## Convolutional Neural Networks

---

In your upcoming project, you will download pre-computed bottleneck features.  In this notebook, we'll show you how to calculate VGG-16 bottleneck features on a toy dataset.  Note that unless you have a powerful GPU, computing the bottleneck features takes a significant amount of time.

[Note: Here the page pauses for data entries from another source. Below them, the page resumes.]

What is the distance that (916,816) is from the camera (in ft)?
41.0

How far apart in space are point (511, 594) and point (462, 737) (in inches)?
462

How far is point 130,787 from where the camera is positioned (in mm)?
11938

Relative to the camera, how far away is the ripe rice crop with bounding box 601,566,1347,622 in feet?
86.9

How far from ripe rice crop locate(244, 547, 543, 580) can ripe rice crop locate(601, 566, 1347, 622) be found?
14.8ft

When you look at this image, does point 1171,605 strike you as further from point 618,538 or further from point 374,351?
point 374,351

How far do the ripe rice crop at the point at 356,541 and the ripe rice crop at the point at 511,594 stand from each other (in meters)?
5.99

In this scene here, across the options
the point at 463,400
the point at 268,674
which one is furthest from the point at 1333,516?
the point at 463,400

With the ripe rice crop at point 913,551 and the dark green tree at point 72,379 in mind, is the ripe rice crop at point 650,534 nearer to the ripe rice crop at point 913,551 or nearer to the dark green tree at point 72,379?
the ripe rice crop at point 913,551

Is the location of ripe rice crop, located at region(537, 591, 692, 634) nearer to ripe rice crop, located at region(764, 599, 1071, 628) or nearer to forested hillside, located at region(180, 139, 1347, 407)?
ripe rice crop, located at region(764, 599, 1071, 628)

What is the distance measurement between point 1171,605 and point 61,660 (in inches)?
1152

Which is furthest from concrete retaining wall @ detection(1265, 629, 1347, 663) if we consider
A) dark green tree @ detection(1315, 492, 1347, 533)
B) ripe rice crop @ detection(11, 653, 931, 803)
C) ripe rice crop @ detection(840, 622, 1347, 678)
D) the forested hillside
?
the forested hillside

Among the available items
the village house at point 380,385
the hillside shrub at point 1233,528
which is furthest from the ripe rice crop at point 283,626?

### 1. Load and Preprocess Sample Images

Before supplying an image to a pre-trained network in Keras, there are some required preprocessing steps.  You will learn more about this in the project; for now, we have implemented this functionality for you in the first code cell of the notebook.  We have imported a very small dataset of 8 images and stored the  preprocessed image input as `img_input`.  Note that the dimensionality of this array is `(8, 224, 224, 3)`.  In this case, each of the 8 images is a 3D tensor, with shape `(224, 224, 3)`.

In [None]:
from google.colab import drive
drive.mount('/content/drive')

Mounted at /content/drive


In [None]:
from keras.applications.vgg16 import preprocess_input
from keras.preprocessing import image
import numpy as np
import glob

In [None]:
# from sklearn.datasets import load_files
# path = '/content/drive/MyDrive/AML_TL_SAMPLE_IMAGES/images/'
# a_temp = load_files(path)
# a_temp

{'DESCR': None,
 'data': [],
 'filenames': array([], dtype=float64),
 'target': array([], dtype=float64),
 'target_names': []}

In [None]:
# img_paths = glob.glob("/content/drive/MyDrive/01 - My Documents/**",recursive=True)
# img_paths
img_paths = glob.glob("/content/drive/MyDrive/AML_TL_SAMPLE_IMAGES/images/*.jpg")
img_paths

['/content/drive/MyDrive/AML_TL_SAMPLE_IMAGES/images/Labrador_retriever_06449.jpg',
 '/content/drive/MyDrive/AML_TL_SAMPLE_IMAGES/images/Curly-coated_retriever_03896.jpg',
 '/content/drive/MyDrive/AML_TL_SAMPLE_IMAGES/images/Brittany_02625.jpg',
 '/content/drive/MyDrive/AML_TL_SAMPLE_IMAGES/images/American_water_spaniel_00648.jpg',
 '/content/drive/MyDrive/AML_TL_SAMPLE_IMAGES/images/Labrador_retriever_06455.jpg',
 '/content/drive/MyDrive/AML_TL_SAMPLE_IMAGES/images/sopa.jpg',
 '/content/drive/MyDrive/AML_TL_SAMPLE_IMAGES/images/Labrador_retriever_06457.jpg',
 '/content/drive/MyDrive/AML_TL_SAMPLE_IMAGES/images/Welsh_springer_spaniel_08203.jpg']

In [None]:
img_paths

['/content/drive/MyDrive/AML_TL_SAMPLE_IMAGES/images/Labrador_retriever_06449.jpg',
 '/content/drive/MyDrive/AML_TL_SAMPLE_IMAGES/images/Curly-coated_retriever_03896.jpg',
 '/content/drive/MyDrive/AML_TL_SAMPLE_IMAGES/images/Brittany_02625.jpg',
 '/content/drive/MyDrive/AML_TL_SAMPLE_IMAGES/images/American_water_spaniel_00648.jpg',
 '/content/drive/MyDrive/AML_TL_SAMPLE_IMAGES/images/Labrador_retriever_06455.jpg',
 '/content/drive/MyDrive/AML_TL_SAMPLE_IMAGES/images/sopa.jpg',
 '/content/drive/MyDrive/AML_TL_SAMPLE_IMAGES/images/Labrador_retriever_06457.jpg',
 '/content/drive/MyDrive/AML_TL_SAMPLE_IMAGES/images/Welsh_springer_spaniel_08203.jpg']

In [None]:
# path = '/content/drive/MyDrive/AML_TL_SAMPLE_IMAGES/images/Labrador_retriever_06449.jpg'

# def a_fun_to_read_image_in_array(img_path):
#   return np.expand_dims( image.img_to_array( image.load_img(path, target_size=(224,224))) , axis = 0 )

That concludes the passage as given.